Sharma v Minister For the Environment: A setback in climate change claimants after landmark decision is overturned by appeal | White & Case LLP

A setback for climate change claimants was caused by the decision of the Federal Court of Australia, Sharma v Minister of the Environment.1It was found that the Minister for Environment had no duty to care for Australian children and did not have the authority to approve the expansion a coalmine in order to avoid the adverse effects of climate changes..


Eightteens from Australia (the “The “) will be graduating in September 2020.Claimant Representatives“The Plaintiffs” were represented by an octogenarian nun who is their litigation guardian.Claim“) as representatives for all Australian children. The Claim was filed to stop the approval of the Whitehaven coal mining expansion in New South Wales. It was based on the claim that, inter alia the Minister for Environment (the “Minister“) was obligated to care for Australian children in order to exercise her powers under Environment Protection and Biodiversity Conservation Act (“the “EPBC“) with reasonable care to avoid causing injury (including death) that could result from carbon dioxide being released into the Earth’s atmospheric (the “Duty of care”“).

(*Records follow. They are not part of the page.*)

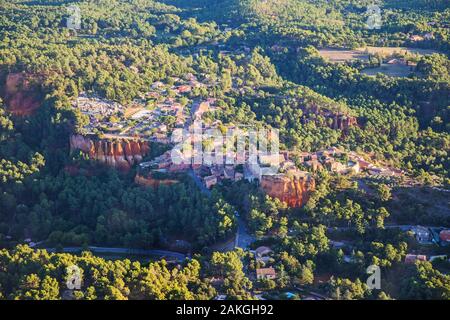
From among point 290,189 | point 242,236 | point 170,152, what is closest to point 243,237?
point 242,236

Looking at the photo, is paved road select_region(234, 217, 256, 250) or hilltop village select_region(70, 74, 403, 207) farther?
hilltop village select_region(70, 74, 403, 207)

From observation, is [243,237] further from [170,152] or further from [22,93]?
[22,93]

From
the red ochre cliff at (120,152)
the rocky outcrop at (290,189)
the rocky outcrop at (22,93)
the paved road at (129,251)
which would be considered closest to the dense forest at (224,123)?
the rocky outcrop at (22,93)

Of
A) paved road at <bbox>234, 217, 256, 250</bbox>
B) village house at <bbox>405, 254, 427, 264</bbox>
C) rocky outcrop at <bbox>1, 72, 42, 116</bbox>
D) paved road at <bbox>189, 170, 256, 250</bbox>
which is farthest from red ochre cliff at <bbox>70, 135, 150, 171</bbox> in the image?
village house at <bbox>405, 254, 427, 264</bbox>

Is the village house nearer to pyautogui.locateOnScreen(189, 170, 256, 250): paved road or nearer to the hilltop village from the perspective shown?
the hilltop village

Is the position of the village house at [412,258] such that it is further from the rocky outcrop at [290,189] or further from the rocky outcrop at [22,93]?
the rocky outcrop at [22,93]

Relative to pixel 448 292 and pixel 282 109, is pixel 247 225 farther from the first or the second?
pixel 282 109
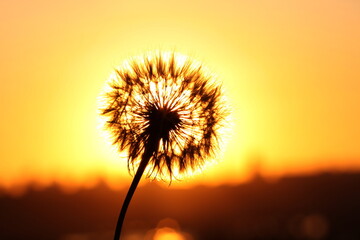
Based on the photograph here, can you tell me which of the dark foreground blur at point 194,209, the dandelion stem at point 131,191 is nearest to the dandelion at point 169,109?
the dandelion stem at point 131,191

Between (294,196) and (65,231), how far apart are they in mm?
52174

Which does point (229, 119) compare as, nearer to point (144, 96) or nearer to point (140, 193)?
point (144, 96)

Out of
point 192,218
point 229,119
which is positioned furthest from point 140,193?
point 229,119

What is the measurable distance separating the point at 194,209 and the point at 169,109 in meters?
184

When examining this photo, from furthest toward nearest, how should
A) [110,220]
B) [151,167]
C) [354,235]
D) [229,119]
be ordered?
1. [110,220]
2. [354,235]
3. [229,119]
4. [151,167]

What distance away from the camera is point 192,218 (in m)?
179

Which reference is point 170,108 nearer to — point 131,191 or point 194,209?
point 131,191

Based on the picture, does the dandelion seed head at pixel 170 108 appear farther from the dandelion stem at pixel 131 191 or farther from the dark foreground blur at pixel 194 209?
the dark foreground blur at pixel 194 209

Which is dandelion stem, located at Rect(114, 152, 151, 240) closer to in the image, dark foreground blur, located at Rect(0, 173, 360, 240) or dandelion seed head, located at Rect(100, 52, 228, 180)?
dandelion seed head, located at Rect(100, 52, 228, 180)

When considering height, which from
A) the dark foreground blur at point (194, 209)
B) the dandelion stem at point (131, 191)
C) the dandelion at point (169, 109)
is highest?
the dark foreground blur at point (194, 209)

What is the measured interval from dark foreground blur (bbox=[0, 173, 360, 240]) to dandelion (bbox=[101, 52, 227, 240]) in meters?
96.0

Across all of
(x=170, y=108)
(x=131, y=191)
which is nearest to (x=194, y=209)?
(x=170, y=108)

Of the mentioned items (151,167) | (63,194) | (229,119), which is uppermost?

In the first instance, which was widely hailed by many as a landmark decision (that took place on 27 May 2021),2Justice Bromberg found: (i) The potential harm to Australian children resulting carbon dioxide emissions was mandatory under the EPBC; and, (ii), The Duty of Care existed (and was owed) by the Minister (the “The Bromberg Report”).First Instance Judgment“). More particularly, Justice Bromberg established the Duty of Care on the basis that: (i) it was reasonably foreseeable by the Minister that a risk of harm to Australian children would flow from the extension of the mine; (ii) the Minister had direct control over that risk, as it was dependent on her approval; and (iii) Australian children are vulnerable to a real risk of harm from ‘climatic hazards’.

Justice Bromberg refused to grant the injunction requested, despite finding in favor of the Claimant Representatives regarding the existence of the Duty of Care. Justice Bromberg stated that it was not established that a breach of that Duty of Care could reasonably be expected. The Minister appealed. In the interim between the First Instance Judgment and the hearing of the appeal, the Minister approved the expansion of the mine.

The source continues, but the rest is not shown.